The Mark III was unveiled at the 1968 running of the 12 Hours of Sebring on March 23, 1968, as an early 1969 model. The model was a significant financial success because it combined the high unit revenue of a luxury model with the low development costs and fixed cost–amortizing utility of platform-sharing with a less-expensive, downscale car, in a vehicle that was appealing enough to buyers that many units were sold. Iacocca said, "We brought out the Mark III in April 1968, and in its very first year it outsold the Cadillac Eldorado, which had been our long-range goal. For the next five years [Marks III and IV] we had a field day, in part because the car had been developed on the cheap. We did the whole thing for $30 million, a bargain-basement price because we were able to use existing parts and designs."[5] Iacocca explained that this transformed the Lincoln-Mercury Division from losing money on every luxury car (via low unit sales on high fixed costs) to a profit center, making the new Mark series as big a success as any he ever had in his career[6]—a remarkable statement from an executive who led the programs for the original Ford Mustang and the Chrysler minivan family. Iacocca explained of the Mark series, "The Mark is [in 1984] Ford's biggest moneymaker, just as Cadillac is for General Motors. It's the Alfred Sloan theory: you have to have something for everybody [...] you always need a poor man's car [...] but then you need upscale cars, too, because you never know when the blue-collar guy is going to be laid off. It seems that in the United States the one thing you can count on is that even during a depression, the rich get richer. So you always have to have some goodies for them."[7]
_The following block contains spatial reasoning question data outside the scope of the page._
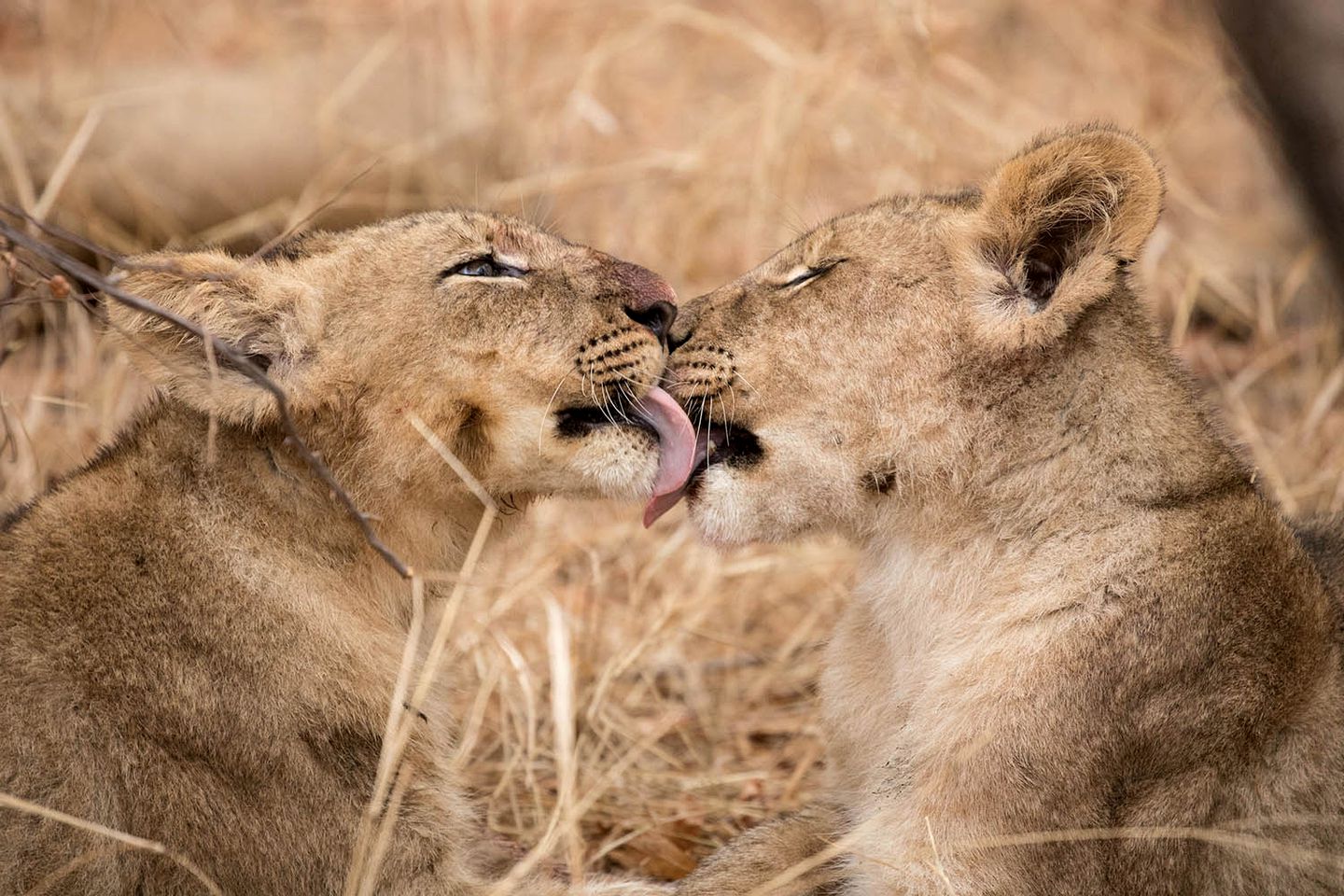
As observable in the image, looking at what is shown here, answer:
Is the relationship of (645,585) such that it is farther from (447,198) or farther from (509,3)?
(509,3)

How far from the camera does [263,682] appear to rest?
124 inches

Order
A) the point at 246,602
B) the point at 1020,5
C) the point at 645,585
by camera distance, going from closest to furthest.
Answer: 1. the point at 246,602
2. the point at 645,585
3. the point at 1020,5

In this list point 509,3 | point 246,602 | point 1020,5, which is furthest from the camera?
point 1020,5

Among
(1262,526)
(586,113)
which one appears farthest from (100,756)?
(586,113)

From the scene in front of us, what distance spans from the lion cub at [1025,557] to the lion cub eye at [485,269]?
44cm

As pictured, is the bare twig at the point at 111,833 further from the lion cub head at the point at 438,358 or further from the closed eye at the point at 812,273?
the closed eye at the point at 812,273

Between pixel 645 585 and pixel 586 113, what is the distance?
2936 millimetres

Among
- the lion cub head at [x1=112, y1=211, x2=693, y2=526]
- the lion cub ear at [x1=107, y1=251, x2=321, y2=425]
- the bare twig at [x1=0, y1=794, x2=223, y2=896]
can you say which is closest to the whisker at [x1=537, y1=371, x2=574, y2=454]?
the lion cub head at [x1=112, y1=211, x2=693, y2=526]

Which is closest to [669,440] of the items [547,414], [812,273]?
[547,414]

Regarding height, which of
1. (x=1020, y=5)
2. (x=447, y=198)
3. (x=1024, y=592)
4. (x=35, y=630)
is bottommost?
(x=1020, y=5)

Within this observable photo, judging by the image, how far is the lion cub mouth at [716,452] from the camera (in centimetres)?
351

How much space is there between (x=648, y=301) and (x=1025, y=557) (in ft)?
3.49

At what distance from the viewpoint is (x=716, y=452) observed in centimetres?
356

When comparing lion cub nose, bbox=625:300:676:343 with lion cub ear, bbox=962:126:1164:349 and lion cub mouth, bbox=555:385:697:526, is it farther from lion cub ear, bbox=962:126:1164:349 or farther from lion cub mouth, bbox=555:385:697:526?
lion cub ear, bbox=962:126:1164:349
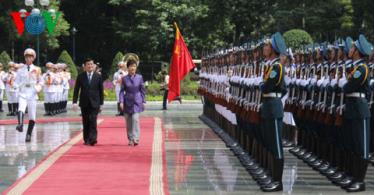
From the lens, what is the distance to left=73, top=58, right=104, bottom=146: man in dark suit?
17.8 meters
Even though it was fundamentally a stretched, upscaled Thunderbird, the 1969 Continental Mark III traded on being a spiritual successor to the limited-production, hand-built, ultra-luxurious Continental Mark II produced by the short-lived Continental Division of the Ford Motor Company between 1956 and 1957. As such, it was branded and marketed only as a "Continental" within the Lincoln-Mercury Division structure - regardless that Lincoln was already selling a model called the "Lincoln Continental" - and the Lincoln name did not appear on the vehicle, VIN plate, factory paperwork, window sticker, nor official Ford Motor Company brochures and advertising. Moreover, the Continental Mark III designation had already been used on the 1958 Continental Mark III.
Nevertheless, the new Lincoln-Mercury Division-produced Continental Mark III was sold alongside the separate but distinct Lincoln-Mercury Division-affiliated and produced Lincoln Continental line of sedans. This created branding confusion during the entire production run of the Continental Mark series until the 1986 model year, when Continental was dropped as the make and the Mark VII was rebranded as a Lincoln with VINs adjusted accordingly.
The 1969 Mark III was built at the enlarged facility at the Wixom, Michigan assembly plant, home to the rest of the Mk III series and subsequent generations of the model. The listed retail price was US$6,741 ($0 in dollars ) and 30,858 were manufactured.